Processing Multi Char Delimiter Dataset using PySpark

In this blog, we will learn how to process multiple delimited files using PySpark.
input.txt
id@@#name@@#experience
1@|#Naveen,Pn@|#11
2@|#Abdullah Madani@|#12
3@|#Vicken,Abajian@|#12
Approach - 01
Now let's create a DataFrame
df = spark.read.csv(path='input.txt',header=True)
df.show(truncate=False)
As you see we are not getting the desired output.
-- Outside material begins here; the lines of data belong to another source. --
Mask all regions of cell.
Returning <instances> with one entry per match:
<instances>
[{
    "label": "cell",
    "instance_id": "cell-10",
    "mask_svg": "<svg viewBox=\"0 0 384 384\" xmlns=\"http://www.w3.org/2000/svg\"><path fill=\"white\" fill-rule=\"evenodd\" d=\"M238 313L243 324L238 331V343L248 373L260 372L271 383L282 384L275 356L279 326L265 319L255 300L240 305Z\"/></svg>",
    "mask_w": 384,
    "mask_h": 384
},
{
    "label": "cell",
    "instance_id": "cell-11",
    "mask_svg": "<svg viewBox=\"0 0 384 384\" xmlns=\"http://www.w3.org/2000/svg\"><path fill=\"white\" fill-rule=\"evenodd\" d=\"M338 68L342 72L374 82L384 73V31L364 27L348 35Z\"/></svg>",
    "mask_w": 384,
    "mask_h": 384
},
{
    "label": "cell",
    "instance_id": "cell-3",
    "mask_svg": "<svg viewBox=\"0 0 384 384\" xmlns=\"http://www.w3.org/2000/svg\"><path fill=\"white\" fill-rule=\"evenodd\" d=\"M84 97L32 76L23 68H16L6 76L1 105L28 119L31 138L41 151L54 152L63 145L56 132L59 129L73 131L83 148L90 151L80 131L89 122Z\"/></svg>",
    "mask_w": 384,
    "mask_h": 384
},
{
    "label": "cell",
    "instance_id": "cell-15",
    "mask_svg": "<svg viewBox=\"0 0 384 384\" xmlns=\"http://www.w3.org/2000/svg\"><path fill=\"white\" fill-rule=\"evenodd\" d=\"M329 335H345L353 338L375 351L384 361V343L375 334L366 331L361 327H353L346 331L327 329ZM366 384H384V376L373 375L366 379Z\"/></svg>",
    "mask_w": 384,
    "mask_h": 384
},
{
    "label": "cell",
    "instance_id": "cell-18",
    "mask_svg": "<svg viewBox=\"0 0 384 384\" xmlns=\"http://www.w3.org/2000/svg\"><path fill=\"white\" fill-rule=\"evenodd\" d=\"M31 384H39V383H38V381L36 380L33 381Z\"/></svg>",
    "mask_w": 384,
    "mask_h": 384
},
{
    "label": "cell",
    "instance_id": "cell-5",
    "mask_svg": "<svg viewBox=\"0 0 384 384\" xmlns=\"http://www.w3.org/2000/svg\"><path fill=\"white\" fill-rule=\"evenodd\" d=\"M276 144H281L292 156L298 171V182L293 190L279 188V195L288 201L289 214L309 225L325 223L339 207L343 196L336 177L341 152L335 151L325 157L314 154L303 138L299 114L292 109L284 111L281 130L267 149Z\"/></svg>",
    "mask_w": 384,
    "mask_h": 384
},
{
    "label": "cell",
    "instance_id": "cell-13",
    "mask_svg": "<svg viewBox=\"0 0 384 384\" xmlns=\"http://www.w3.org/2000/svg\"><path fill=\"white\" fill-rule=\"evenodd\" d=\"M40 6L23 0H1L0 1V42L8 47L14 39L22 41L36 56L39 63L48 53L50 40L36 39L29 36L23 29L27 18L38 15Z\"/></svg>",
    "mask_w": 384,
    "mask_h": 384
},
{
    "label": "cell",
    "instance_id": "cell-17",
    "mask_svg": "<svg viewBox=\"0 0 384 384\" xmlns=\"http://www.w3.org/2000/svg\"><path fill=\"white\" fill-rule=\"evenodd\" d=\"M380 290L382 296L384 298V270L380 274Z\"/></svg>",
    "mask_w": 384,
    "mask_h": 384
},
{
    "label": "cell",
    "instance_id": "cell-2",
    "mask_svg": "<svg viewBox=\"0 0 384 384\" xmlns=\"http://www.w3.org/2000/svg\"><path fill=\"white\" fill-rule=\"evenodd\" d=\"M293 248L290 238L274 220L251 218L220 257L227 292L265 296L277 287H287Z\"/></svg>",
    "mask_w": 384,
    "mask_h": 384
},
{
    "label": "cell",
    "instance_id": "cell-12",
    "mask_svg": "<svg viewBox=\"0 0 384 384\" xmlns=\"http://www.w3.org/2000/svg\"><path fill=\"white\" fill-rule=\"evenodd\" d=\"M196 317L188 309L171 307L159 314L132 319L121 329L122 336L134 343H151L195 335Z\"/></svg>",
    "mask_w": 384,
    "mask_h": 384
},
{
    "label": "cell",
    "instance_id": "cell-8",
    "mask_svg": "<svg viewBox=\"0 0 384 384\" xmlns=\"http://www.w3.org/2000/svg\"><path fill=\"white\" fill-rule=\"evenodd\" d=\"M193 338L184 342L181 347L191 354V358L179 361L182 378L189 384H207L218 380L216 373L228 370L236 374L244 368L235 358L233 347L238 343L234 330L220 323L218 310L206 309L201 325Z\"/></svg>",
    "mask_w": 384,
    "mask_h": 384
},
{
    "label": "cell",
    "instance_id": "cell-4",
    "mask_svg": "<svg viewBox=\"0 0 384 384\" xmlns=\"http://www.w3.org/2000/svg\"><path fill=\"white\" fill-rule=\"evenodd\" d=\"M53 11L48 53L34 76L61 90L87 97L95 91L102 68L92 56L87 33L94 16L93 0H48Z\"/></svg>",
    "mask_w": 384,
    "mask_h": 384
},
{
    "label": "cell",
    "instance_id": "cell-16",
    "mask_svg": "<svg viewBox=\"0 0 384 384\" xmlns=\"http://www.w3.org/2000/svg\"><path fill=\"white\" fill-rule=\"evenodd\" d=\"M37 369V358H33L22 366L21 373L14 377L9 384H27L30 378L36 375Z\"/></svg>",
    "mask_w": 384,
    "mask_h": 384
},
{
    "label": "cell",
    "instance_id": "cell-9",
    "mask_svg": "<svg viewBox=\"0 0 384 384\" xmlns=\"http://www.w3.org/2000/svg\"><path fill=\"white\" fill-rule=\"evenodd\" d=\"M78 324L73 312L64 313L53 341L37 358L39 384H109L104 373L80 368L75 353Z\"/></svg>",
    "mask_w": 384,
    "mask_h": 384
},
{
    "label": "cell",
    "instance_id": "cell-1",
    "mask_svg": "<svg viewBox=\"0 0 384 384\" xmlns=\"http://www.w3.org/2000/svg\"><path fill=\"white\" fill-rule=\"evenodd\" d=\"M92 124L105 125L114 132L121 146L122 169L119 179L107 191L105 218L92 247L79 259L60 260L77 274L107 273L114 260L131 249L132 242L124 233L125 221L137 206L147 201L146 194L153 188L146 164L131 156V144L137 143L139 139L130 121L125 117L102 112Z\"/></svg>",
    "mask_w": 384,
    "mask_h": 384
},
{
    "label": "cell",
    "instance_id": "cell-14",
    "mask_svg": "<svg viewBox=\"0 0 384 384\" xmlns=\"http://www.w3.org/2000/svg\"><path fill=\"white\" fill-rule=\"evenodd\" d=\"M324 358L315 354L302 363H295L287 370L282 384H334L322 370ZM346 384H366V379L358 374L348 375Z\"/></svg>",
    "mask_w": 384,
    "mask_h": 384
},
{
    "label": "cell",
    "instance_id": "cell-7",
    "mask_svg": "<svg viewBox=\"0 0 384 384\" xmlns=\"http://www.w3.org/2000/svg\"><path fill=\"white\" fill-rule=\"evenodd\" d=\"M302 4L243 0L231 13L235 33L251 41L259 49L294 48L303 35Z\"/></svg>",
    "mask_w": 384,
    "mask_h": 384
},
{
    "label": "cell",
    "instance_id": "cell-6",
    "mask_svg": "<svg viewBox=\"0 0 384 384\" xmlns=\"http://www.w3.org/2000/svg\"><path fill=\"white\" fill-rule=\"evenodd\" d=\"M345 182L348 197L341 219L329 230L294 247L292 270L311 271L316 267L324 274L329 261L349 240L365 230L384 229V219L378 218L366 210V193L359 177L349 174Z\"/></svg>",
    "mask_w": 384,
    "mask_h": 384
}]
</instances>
Now let's specify with delimiter
Approach - 02
df = spark.read.csv(path='input.txt', sep='@|#', header=True)
Note: spark throws an error when we try to pass the delimiter of more than one character.
raise IllegalArgumentException(s.split(': ', 1)[1], stackTrace) pyspark.sql.utils.IllegalArgumentException: 'Delimiter cannot be more than one character: @|#'
Approach - 03
In this approach we will use .text() method from DataFrameReader class to create DataFrame
df = spark.read.text("input.txt")
df.show(truncate=False)

Each line in a text file represents a record in DataFrame with just one column “value”. To convert into multiple columns, we will use map transformation and split method to transform and split the column values.
df = spark.read.text("input.txt")
header = df.first()[0]
df.filter(col('value') != header).rdd.map(lambda e: e[0].split('@|#')).toDF(schema).show()